Ainsi, pour revenir à l’occasion et au point de départ de ces considérations, Lafayette, venu en tête de la révolution française, est mort en même temps qu’elle a fini, et sa vie tout entière la mesure.

Il a cela de particulier et de singulièrement honorable d’y avoir cru toujours, avant et pendant, et même aux plus désespérés momens ; d’y avoir cru avec calme et avec une fermeté sans fougue. Que des hommes de la Montagne, les héros plus ou moins sanglans de cette formidable époque, soient demeurés fixes jusqu’au bout dans leur conviction et soient morts la plupart immuables, on le conçoit ; la foudre, on peut le dire sans métaphore, les avait frappés ; une sorte de coup fatal les avait saisis et comme immobilisés dans l’attitude héroïque ou sauvage qu’avait prise leur ame en cette crise extrême ; ils n’en pouvaient sortir sans que leur caractère moral à l’instant tombât en ruine et en poussière. Il n’y avait désormais de repos, de point d’appui pour eux, que sur ce hardi rocher de leur Caucase. Mais il y a, ce semble, plus de liberté et plus de mérite à rester fixe dans des mesures plus modérées, ou, si c’est un simple effet du caractère, c’est un témoignage de force non moins rare et dont la proportion constante a sa beauté.

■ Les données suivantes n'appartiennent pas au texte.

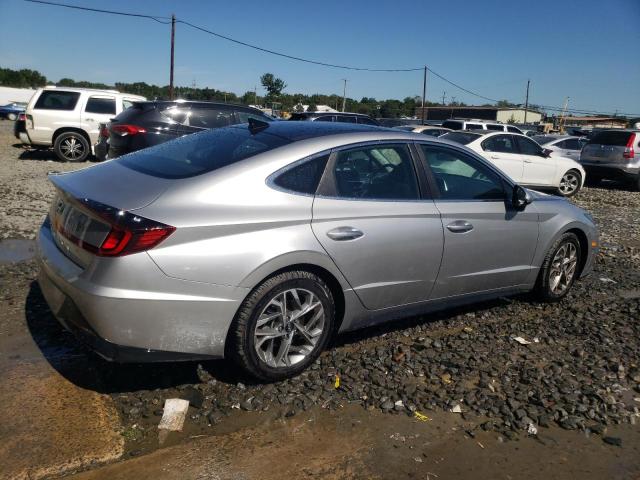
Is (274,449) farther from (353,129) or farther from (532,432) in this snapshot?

Parmi les contemporains de Lafayette, parmi ceux qui furent des premiers avec lui sur la brèche à l’assaut de l’ancien régime, combien peu continuèrent de croire à leur cause ! Mirabeau et Sieyes, ces deux intelligences les plus puissantes, tournèrent court bientôt : après un an environ de révolution ouverte, Mirabeau était passé à la conservation, et Sieyes au silence déjà ironique. De M. de Talleyrand, on n’en peut guère parler en aucun temps en matière de croyance quelconque ; il avait commencé, comme Retz, par l’intime raillerie des choses. Dans les rangs secondaires, Rœderer en était probablement déjà, en 91, à ses idées in petto de pouvoir absolu éclairé, dont sa vieillesse causeuse et enhardie par l’empire nous a fait tout haut confidence. Et entre ceux qui restèrent fidèles à leurs convictions, bien peu le furent à leurs espérances. M. de Tracy croyait toujours à l’excellence de certaines idées, mais il avait cessé de croire à leur réalisation et à leur triomphe ; dans les premières années du siècle, et sous les ombrages d’Auteuil, il confiait tristement à des pages retrouvées après lui la démission profonde de son cœur. Lafayette n’a cessé de croire et à l’excellence de certaines idées et à leur triomphe ; il n’a, en aucun moment, pris le deuil de ses principes ; il n’a jamais désespéré. Pendant que le gouvernement impérial s’affermissait, il cultivait Lagrange et attendait la liberté publique.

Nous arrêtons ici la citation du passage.